UN, US officials visit site of Kyrgyzstan clashes as humanitarian crisis enters new phase

By AP
Wednesday, June 30, 2010

UN, US officials visit site of Kyrgyzstan clashes

OSH, Kyrgyzstan — U.N. and U.S. officials visited southern Kyrgyzstan on Wednesday to figure out how to help some 375,000 ethnic Uzbeks driven from their homes by violence.

Rampages by majority Kyrgyz mobs that began June 10 killed hundreds of ethnic Uzbeks and reduced entire Uzbek neighborhoods to scorched ruins.

A group led by U.S. Assistant Secretary of State Eric Schwartz and U.N. High Commissioner for Refugees Antonio Guterres visited the southern city of Osh — the country’s second-largest city and the epicenter of the violence.

U.N. officials say the immediate threat of food and water shortages has largely abated, and emphasis has shifted to providing shelter to thousands of families whose homes were torched by arsonists. Some have found refuge at relatives’ houses, and others in schools, kindergartens and even fields.

In the Kara-Suu district of Osh, tents provided by the UNHCR have been pitched up within the charred remains of Uzbek houses, allowing families to live on the sites of their former homes and begin the painstaking reconstruction effort.

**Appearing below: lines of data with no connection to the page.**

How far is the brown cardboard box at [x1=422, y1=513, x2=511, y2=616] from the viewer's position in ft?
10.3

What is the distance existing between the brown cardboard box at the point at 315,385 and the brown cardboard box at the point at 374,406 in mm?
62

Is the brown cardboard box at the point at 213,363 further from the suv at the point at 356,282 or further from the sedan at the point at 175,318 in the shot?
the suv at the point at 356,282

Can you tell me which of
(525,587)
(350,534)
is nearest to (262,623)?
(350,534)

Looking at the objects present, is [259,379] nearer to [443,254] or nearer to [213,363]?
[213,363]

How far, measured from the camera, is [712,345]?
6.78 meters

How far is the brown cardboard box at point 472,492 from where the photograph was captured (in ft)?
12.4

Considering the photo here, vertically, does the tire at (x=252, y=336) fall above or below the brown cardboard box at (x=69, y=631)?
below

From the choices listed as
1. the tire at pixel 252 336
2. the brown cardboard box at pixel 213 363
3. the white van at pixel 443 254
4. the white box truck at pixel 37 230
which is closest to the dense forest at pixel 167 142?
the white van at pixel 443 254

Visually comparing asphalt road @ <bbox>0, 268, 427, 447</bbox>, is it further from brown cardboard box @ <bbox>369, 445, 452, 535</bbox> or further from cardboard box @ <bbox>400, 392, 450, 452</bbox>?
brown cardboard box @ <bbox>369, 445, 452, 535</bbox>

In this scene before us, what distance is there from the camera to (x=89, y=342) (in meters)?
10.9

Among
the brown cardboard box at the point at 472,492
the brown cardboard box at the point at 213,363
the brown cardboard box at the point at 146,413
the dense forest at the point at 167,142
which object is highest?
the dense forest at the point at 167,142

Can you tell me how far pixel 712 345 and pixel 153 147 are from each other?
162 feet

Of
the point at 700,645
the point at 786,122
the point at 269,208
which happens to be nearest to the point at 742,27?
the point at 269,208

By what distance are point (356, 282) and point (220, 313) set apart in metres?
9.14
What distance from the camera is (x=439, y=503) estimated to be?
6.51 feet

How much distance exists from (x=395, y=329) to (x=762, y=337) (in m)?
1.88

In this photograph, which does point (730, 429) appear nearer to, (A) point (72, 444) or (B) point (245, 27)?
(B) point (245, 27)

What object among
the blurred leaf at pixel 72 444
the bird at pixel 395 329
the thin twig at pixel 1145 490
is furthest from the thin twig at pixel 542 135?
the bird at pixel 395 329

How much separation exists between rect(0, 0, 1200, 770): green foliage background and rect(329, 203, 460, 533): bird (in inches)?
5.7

The U.N. has appealed for $71 million in emergency assistance funds, in part to rebuild homes before the winter sets in.

International organizations also plan to assist in reconciliation efforts between Uzbek and Kyrgyz communities. That process will likely be difficult, however, as many ethnic Uzbeks say they have no trust in the authorities and fear new attacks by Kyrgyz mobs.

The official death toll from the violence that tore apart Osh and the nearby city of Jalal-Abad currently stands at 294, although Kyrgyzstan’s interim President Roza Otunbayeva has said as many as 2,000 people died in the rioting.

Otunbayeva’s government came to power in April after former President Kurmanbek Bakiyev was ousted in mass protests in the capital, Bishkek. It got a boost from Sunday’s referendum on a new constitution that legitimized its grip on power and paved the way for holding parliamentary elections in October.

The government had accused Bakiyev’s supporters of instigating the violence to delay the referendum, a charge that Bakiyev, in self-imposed exile in Belarus, has denied.